Regulation of the Hypoxia-Inducible Factor (HIF) by Pro-Inflammatory Cytokines

Round 1

Reviewer 1 Report

The paper by Malkov et al. “Regulation of the hypoxia-inducible factor (HIF) by pro-inflammatory cytokines” the authors give an interesting overview of the recent literature of the impact of inflammatory stimuli on HIF pathway with a focus on the two major pro-inflammatory cytokines TNF-α and IL-1β.

 

In the last years several studies dealing with the hypoxia as a modulator of immune responses were published and HIF as a potential therapeutic target for treatment of inflammatory disorders is described. The authors placed, as already mentioned, a special focus on TNF-α and IL-1β without addressing the origin of these cytokines in detail.

 

All in all, the review is well written and gives an overview of the IL1-β and TNF-α induced HIF activity in vitro, but leaving open the question if the cytokines boost the HIF activity or if HIF is responsible for the cytokine secretion during inflammation. This question can probably not be answered until now.

 

Just a few comments where the manuscript could be changed:

The authors mention 3 HIFa subunits but only HIF1a and HIF2a are discussed further. Are there any results for HIF3a in inflammatory diseases?
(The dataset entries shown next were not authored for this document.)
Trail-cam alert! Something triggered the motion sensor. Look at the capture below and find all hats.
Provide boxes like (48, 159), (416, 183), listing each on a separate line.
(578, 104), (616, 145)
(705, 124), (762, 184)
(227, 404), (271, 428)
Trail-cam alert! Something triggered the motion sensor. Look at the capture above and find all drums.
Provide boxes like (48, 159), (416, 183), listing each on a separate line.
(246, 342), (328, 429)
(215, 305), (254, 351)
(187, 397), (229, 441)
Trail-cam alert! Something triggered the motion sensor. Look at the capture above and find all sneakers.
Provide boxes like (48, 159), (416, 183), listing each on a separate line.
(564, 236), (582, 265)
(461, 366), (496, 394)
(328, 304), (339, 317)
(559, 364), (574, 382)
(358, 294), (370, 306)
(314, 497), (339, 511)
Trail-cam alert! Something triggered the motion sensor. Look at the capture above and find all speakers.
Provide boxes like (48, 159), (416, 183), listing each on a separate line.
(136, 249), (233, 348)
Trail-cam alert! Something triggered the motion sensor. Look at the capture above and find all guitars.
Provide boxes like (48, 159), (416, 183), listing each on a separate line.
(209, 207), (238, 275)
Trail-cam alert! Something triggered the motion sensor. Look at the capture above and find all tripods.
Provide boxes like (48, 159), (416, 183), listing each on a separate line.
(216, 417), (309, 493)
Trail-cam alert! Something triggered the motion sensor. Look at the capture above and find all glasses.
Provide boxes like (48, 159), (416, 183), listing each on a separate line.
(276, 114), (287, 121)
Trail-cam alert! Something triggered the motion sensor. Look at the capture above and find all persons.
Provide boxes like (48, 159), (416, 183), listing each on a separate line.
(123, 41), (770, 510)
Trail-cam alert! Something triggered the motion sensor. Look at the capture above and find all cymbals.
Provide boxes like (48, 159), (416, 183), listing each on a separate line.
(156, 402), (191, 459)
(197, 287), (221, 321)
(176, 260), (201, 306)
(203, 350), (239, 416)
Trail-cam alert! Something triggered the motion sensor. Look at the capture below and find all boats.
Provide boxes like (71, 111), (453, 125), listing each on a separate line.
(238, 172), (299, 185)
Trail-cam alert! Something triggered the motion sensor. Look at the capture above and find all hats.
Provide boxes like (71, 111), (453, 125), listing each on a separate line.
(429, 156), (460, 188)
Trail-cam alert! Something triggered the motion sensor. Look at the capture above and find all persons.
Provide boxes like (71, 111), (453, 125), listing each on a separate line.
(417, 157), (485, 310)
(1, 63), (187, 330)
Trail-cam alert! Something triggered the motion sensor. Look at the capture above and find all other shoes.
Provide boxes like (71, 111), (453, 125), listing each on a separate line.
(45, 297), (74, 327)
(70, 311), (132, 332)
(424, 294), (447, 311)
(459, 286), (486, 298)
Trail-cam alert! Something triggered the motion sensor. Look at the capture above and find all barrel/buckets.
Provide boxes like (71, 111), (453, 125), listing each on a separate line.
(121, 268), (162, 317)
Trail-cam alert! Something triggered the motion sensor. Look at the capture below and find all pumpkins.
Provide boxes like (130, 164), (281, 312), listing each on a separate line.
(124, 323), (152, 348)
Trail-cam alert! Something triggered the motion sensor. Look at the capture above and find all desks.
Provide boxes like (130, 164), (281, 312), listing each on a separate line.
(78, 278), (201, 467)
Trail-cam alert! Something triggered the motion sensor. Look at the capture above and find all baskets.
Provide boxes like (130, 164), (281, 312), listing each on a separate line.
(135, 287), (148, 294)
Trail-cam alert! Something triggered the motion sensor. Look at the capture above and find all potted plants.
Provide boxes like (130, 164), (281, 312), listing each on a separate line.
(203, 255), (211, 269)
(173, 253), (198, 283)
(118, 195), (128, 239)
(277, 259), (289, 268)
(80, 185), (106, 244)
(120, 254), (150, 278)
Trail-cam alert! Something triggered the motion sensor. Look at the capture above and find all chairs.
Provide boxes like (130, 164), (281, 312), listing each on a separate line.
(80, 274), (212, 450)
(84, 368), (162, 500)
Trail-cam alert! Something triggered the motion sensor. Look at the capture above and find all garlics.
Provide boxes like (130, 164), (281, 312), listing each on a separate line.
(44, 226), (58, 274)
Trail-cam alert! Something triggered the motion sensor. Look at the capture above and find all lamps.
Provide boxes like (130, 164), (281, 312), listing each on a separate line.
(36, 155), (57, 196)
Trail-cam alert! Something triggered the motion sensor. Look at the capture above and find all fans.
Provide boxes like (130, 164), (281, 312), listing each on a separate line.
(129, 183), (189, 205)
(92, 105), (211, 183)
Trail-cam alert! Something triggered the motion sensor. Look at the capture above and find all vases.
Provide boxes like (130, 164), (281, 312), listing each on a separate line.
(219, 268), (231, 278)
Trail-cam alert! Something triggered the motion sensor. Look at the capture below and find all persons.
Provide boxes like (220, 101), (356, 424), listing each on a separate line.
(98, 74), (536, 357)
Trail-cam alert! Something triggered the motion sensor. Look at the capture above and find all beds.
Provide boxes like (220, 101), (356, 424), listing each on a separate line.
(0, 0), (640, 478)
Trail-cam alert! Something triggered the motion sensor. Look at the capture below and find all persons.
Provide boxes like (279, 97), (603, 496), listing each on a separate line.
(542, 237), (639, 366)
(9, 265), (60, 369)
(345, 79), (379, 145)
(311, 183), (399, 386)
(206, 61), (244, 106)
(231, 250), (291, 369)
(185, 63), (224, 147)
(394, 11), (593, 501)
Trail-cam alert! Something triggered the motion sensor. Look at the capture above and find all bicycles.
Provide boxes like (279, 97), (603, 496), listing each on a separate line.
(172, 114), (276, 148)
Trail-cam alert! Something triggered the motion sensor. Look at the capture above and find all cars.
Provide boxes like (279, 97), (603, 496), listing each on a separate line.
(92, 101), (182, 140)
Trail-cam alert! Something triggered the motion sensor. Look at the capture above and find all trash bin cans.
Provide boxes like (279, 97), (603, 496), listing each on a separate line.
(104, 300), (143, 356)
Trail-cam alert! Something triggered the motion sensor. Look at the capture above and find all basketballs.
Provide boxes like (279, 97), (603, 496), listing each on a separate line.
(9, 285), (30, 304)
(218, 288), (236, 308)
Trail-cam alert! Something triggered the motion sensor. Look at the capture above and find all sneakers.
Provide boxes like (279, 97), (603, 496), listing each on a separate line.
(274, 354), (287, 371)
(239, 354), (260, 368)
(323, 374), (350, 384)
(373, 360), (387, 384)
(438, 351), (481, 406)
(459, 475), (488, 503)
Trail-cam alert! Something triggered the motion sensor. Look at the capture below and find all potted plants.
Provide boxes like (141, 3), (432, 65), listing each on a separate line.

Figure 3 summarizes the effects of TNF-α and IL-1β on HIF1. The authors also describe an effect of this two cytokines on HIF regulating proteins (pVHL, PHD2) and HIF target genes. Maybe these can also be included into figure 3.

The authors state, that pharmalogic hydroxylase inhibition by AKB-4924 is examined in IBD patients. Reference 118 states that with the help of healthy male volunteers (and not IBD patients as written in the text) the safety and tolerability is tested. Results of further studies are published (doi.org/10.1093/ibd/zaa010.023) and should be mentioned.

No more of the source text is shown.